The United States Supreme Court held in this case that a law cannot be so vague that a person of ordinary intelligence cannot figure out what is innocent activity and what is illegal.

==Rationale==
Justice John Paul Stevens, writing for the plurality, said that the:

ordinance's definition of loitering as "to remain in any one place with no apparent purpose" does not give people adequate notice of what is prohibited and what is permitted, even if a person does not violate the law until he refuses to disperse. "'[A] law fails to meet the requirements of the Due Process Clause if it is so vague and standardless that it leaves the public uncertain as to the conduct it prohibits,'" noted Justice Stevens, "[i]f the loitering is in fact harmless and innocent, the dispersal order itself is an unjustified impairment of liberty."
— Summary by Oyez.com.

Stevens, writing for the majority, further investigated the Due Process issues of the ordinance.
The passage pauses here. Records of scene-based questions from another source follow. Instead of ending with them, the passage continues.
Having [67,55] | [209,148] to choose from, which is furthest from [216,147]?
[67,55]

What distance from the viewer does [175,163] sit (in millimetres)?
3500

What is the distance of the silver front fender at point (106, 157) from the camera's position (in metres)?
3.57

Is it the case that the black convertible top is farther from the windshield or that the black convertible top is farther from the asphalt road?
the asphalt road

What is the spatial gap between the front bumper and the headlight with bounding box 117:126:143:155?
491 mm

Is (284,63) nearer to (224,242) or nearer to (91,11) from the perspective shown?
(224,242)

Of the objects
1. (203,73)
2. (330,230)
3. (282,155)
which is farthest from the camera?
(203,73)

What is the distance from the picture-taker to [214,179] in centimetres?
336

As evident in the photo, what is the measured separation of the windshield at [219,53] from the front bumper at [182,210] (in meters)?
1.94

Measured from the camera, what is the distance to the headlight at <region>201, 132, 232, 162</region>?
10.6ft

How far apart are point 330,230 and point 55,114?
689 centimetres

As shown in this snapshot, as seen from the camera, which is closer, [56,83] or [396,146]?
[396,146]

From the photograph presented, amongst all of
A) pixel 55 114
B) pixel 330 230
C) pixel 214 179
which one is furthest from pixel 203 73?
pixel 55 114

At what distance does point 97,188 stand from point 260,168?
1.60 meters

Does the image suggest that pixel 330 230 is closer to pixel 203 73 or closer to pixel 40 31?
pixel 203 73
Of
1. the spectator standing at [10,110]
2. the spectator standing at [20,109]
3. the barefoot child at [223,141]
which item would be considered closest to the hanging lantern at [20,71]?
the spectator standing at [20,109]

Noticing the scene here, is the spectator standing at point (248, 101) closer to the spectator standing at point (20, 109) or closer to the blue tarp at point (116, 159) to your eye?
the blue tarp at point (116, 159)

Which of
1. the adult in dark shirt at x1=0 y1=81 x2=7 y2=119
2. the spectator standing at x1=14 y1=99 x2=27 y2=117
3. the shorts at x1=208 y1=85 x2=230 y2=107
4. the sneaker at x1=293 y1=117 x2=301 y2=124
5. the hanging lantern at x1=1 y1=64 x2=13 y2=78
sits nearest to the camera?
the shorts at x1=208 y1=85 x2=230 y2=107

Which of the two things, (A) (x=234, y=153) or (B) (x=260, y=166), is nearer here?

Firstly, the Court discussed the ordinance's failure to satisfy the fair notice requirement. Loitering under the ordinance's language was an act that could be used arbitrarily to identify community members by the police. Community members would not have proper notice as the "notice" they received would have been retroactively given when the police arrested the individual. The language of the dispersal order needed to be more specific as it needed to have set the required guidelines people followed when dispersing. The Court questioned, "How long must the loiterers remain apart?" Overall, the Court found that ordinance to be so vague that it stops the public from being able to follow it. Secondly, the Court deemed the ordinance to violate the "requirement that a legislature establish minimal guidelines to govern law enforcement." This ordinance gave power, without bounds, to the police to determine who violated the ordinance. Overall, the majority concluded that the ordinance needs more definiteness and clarity. Six justices ultimately sided with Morales, and three with the City of Chicago.

However, only three justices agreed on all of the rationales and the complete holding, namely Stevens, Souter, and Ginsburg. O'Connor, Kennedy, and Breyer had concurring opinions. One particular "sticking point" was whether "It is a criminal law that contains no mens rea requirement ... and infringes on constitutionally protected rights...." Only Stevens, joined by Justice Souter and Justice Ginsburg, could agree on that.

==Impact==
The ACLU claimed a win in this case.